What needs to be done
In the entries below, count every line containing "relative". Reply with the number alone.

────────

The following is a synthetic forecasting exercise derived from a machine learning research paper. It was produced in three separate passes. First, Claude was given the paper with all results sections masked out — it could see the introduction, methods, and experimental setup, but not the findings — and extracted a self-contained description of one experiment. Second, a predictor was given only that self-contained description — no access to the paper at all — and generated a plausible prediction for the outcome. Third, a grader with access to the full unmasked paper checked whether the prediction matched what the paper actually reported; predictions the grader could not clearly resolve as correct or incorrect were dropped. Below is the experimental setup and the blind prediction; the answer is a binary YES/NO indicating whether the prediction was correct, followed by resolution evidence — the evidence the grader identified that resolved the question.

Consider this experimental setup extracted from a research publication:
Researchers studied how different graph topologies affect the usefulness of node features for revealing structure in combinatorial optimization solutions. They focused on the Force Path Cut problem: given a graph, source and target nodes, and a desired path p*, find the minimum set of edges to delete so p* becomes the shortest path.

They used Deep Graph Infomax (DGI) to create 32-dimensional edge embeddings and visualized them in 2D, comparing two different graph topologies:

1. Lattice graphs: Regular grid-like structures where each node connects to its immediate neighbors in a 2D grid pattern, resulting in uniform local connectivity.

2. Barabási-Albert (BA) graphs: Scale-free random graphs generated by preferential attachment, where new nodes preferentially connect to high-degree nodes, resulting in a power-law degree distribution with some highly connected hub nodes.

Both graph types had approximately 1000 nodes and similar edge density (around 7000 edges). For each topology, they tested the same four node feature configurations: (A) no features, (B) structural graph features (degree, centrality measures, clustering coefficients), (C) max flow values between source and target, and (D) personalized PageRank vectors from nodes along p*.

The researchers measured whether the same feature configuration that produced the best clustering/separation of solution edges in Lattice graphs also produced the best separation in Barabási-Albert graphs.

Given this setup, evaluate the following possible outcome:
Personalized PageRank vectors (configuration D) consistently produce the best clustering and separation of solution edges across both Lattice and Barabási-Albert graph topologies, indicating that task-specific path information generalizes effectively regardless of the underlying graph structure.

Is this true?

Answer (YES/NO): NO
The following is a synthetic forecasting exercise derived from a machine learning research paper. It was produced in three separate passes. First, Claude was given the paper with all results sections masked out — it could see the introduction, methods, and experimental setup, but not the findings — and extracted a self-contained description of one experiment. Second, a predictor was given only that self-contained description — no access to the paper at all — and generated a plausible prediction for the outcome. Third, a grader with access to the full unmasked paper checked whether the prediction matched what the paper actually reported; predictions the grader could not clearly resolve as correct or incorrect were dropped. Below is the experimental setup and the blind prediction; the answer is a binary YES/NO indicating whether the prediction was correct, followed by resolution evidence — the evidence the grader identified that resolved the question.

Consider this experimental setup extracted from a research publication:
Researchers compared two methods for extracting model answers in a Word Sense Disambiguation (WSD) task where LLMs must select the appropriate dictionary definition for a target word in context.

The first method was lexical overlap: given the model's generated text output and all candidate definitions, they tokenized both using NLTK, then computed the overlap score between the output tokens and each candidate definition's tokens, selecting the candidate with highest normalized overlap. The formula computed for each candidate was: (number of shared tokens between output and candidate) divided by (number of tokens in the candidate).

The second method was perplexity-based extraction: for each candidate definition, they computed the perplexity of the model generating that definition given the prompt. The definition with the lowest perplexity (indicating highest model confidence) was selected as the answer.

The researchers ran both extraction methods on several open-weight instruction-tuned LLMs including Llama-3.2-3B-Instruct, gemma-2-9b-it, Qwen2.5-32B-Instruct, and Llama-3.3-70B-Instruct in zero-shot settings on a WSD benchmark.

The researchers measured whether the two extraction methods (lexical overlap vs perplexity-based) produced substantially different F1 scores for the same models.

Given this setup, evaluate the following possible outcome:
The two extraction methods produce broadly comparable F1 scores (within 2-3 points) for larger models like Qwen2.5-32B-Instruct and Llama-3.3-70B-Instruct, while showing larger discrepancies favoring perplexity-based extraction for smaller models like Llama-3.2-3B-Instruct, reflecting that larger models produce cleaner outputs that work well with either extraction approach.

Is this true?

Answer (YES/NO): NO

────────

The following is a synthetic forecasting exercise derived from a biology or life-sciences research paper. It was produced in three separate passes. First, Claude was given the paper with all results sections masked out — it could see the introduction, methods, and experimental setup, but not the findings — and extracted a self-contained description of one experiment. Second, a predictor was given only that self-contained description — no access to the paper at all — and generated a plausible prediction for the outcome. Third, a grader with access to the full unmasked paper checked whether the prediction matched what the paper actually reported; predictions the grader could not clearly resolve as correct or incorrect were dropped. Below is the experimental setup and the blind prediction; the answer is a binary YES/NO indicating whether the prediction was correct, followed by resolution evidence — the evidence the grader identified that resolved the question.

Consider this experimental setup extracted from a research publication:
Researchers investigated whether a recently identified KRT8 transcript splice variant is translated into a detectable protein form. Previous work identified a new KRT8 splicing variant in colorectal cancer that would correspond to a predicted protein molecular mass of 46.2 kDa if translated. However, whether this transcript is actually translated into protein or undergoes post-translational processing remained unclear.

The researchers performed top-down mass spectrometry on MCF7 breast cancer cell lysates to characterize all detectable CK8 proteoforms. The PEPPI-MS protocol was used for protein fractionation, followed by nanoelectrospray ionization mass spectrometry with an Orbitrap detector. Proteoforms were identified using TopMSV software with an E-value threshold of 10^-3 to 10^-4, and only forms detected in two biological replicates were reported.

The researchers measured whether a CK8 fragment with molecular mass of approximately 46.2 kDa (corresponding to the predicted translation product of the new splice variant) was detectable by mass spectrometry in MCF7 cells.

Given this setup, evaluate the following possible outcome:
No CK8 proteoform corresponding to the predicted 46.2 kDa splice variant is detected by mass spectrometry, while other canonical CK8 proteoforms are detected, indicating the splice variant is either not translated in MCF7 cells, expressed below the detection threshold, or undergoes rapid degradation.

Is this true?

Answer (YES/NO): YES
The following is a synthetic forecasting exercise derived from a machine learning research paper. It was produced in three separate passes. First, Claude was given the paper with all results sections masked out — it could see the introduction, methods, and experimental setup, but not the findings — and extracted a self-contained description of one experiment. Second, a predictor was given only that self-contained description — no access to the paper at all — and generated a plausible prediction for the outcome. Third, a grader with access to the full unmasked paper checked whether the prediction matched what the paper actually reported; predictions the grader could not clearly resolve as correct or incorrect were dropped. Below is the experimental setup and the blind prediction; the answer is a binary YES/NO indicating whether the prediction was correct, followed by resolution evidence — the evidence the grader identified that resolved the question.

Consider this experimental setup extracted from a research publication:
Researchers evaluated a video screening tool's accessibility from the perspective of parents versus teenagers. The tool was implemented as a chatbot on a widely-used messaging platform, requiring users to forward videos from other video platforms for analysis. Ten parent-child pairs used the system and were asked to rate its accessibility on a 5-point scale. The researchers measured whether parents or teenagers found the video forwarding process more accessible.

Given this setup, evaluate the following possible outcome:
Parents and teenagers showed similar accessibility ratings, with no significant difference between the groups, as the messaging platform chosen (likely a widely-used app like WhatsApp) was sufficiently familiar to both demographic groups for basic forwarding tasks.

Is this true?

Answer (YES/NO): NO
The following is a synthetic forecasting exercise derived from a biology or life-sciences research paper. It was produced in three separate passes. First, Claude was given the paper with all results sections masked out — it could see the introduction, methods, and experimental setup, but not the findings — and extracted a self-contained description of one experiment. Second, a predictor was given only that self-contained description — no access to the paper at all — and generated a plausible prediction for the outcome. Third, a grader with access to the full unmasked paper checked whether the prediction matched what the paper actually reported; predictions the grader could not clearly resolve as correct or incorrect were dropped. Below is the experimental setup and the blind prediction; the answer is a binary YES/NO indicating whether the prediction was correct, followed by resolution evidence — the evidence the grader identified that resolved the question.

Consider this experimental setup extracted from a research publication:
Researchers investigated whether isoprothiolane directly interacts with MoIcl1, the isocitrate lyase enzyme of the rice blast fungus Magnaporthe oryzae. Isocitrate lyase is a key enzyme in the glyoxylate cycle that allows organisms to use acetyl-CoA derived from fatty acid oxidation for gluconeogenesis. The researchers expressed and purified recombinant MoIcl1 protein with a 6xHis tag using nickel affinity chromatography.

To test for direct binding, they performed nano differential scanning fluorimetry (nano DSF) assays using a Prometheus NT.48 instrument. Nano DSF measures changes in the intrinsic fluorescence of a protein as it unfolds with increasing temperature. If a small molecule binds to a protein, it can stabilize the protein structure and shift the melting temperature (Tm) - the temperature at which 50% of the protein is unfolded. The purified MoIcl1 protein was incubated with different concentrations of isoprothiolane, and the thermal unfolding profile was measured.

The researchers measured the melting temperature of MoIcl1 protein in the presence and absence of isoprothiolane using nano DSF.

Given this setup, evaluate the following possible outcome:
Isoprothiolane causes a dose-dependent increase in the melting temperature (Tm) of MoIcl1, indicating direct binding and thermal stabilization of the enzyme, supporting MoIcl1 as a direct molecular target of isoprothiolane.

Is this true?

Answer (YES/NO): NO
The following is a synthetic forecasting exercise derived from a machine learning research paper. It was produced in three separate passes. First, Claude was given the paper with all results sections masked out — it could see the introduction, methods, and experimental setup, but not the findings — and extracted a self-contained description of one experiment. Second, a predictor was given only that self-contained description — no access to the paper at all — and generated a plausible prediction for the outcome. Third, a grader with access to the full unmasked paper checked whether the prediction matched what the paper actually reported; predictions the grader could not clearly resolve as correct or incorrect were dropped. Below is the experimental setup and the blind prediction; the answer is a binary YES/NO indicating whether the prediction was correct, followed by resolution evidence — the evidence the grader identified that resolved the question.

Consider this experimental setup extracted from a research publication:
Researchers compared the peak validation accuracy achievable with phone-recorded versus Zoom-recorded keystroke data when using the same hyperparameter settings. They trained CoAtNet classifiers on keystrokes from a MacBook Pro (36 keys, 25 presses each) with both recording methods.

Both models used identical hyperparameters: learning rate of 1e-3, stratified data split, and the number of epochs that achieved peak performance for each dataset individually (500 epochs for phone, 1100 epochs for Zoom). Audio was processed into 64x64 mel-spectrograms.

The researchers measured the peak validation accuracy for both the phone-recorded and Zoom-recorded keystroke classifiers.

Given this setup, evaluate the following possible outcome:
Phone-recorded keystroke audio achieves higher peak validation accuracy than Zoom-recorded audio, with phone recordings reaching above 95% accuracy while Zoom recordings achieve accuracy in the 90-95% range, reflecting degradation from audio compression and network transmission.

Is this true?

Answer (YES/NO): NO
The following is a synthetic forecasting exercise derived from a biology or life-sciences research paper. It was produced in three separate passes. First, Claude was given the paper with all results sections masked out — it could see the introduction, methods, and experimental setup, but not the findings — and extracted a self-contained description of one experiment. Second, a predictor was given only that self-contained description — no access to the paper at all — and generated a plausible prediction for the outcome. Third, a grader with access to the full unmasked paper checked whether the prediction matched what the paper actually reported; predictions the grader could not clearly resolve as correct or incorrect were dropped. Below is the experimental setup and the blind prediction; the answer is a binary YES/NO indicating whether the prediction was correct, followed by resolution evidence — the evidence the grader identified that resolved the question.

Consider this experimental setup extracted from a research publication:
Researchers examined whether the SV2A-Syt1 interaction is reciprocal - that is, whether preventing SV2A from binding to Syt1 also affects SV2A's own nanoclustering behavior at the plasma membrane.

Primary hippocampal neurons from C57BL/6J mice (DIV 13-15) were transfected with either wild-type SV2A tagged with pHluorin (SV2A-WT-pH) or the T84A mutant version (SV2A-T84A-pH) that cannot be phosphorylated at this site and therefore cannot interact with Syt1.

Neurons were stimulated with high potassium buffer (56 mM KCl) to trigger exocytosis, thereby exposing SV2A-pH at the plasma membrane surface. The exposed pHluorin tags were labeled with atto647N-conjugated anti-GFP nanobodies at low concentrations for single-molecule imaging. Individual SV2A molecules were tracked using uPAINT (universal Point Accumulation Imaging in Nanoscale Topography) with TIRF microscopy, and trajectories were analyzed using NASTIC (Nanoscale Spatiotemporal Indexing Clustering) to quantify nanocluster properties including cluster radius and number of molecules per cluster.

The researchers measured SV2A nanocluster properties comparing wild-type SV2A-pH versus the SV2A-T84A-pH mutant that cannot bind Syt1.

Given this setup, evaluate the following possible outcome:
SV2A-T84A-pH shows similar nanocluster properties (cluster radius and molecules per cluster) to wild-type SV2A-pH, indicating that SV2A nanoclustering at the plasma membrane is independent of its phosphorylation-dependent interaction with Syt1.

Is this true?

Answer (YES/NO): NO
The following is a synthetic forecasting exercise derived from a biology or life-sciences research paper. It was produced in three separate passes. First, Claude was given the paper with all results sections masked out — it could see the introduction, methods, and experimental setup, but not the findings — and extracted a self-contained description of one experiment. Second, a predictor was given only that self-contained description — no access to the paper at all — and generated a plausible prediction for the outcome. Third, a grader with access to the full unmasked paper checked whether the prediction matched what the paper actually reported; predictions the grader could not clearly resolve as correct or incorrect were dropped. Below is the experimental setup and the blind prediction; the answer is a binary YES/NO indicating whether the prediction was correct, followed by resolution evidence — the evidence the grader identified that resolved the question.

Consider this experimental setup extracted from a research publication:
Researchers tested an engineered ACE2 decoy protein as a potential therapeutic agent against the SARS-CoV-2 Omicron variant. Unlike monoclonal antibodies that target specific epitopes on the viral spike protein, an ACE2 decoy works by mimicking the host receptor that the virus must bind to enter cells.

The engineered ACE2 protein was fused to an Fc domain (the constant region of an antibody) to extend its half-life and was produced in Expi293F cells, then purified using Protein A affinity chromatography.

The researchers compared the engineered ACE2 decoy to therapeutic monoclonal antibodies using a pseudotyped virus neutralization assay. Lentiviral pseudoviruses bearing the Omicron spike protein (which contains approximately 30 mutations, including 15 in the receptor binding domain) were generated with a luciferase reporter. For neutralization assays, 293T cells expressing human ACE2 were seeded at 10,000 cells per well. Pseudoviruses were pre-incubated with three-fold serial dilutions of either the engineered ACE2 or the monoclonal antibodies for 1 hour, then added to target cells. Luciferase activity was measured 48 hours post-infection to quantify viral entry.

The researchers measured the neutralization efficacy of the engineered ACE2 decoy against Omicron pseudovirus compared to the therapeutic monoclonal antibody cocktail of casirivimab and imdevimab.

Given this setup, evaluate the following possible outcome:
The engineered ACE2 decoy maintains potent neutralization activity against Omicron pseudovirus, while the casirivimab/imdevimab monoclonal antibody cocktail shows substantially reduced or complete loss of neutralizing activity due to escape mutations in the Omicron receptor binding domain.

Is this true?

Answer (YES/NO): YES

────────

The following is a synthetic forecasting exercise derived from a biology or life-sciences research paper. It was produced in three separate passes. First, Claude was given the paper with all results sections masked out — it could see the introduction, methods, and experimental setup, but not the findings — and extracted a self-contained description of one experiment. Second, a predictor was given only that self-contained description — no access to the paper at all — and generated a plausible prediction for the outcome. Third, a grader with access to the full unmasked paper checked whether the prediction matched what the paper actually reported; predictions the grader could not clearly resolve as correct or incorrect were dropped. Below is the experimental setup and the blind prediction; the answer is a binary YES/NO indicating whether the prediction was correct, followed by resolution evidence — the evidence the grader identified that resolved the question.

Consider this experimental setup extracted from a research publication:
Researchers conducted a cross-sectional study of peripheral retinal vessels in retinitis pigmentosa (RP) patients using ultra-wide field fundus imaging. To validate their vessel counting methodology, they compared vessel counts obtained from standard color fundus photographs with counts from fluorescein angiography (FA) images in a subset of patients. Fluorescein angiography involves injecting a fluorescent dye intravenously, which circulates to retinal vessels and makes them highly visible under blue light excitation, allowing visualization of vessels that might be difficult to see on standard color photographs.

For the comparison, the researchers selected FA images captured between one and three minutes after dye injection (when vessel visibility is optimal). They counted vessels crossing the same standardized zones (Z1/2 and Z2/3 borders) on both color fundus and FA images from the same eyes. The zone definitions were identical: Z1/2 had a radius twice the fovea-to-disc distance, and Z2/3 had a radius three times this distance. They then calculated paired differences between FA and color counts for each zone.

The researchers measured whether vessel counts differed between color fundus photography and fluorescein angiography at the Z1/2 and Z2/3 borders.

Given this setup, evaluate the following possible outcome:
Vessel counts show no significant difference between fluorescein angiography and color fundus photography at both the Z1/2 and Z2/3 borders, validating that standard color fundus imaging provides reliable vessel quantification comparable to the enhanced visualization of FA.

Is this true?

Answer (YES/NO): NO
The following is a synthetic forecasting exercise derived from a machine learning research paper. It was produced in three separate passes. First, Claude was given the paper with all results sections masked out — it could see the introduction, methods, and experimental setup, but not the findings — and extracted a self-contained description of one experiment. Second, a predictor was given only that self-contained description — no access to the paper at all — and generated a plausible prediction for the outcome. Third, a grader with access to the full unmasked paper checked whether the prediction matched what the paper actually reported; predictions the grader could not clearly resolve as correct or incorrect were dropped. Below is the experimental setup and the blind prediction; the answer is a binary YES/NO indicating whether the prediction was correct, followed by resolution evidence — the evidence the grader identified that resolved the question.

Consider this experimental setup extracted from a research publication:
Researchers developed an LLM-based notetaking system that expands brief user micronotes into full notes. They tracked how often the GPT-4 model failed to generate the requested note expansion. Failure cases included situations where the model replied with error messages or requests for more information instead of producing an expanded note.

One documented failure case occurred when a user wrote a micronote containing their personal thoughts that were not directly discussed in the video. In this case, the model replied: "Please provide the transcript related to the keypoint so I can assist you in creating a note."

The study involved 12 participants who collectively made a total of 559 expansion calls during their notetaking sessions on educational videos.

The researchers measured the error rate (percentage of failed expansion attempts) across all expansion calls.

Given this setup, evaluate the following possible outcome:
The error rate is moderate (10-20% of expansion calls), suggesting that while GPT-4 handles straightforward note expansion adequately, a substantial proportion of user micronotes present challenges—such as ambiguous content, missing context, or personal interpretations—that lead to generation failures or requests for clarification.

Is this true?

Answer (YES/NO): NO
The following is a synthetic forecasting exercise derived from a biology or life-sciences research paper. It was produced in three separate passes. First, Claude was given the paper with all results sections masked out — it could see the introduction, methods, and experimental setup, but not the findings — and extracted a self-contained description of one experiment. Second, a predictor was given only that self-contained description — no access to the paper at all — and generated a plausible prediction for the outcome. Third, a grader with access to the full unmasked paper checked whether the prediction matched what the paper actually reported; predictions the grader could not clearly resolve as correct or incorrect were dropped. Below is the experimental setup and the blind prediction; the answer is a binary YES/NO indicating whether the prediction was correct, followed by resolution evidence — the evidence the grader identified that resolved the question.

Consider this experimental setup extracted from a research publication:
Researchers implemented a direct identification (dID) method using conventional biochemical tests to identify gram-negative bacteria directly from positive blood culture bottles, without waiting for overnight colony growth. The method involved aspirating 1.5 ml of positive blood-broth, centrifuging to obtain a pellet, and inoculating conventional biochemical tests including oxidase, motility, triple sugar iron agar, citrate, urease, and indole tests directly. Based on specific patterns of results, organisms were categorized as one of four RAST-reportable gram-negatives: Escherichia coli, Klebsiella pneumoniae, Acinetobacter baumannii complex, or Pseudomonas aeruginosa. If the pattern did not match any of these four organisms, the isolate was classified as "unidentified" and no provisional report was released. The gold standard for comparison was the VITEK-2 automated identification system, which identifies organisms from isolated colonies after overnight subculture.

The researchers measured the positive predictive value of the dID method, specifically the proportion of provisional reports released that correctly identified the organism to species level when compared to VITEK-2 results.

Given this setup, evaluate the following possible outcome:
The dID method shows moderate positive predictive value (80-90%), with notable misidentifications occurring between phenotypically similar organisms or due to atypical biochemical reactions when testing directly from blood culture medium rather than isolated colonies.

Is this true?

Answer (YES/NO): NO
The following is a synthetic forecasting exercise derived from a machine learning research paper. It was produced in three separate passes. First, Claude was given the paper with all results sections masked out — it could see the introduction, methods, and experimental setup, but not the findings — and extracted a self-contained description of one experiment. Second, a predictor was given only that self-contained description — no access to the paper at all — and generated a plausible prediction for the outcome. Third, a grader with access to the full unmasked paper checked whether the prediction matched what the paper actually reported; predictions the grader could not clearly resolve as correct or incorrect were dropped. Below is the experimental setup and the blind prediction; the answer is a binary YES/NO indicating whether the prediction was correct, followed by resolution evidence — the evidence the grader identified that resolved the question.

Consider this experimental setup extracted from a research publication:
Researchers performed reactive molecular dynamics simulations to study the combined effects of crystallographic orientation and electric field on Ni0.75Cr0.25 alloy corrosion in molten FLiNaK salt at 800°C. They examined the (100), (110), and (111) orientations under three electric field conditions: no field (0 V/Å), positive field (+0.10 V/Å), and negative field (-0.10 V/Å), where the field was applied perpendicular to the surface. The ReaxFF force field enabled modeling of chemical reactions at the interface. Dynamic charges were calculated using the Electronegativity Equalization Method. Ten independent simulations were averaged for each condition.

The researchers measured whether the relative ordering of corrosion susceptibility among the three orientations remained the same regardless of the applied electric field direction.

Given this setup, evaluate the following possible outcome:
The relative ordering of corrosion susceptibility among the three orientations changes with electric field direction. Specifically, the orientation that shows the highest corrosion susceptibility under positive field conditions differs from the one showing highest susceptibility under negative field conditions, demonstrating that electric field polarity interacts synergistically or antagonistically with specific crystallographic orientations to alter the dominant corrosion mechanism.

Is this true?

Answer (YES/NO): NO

────────

Answer area
2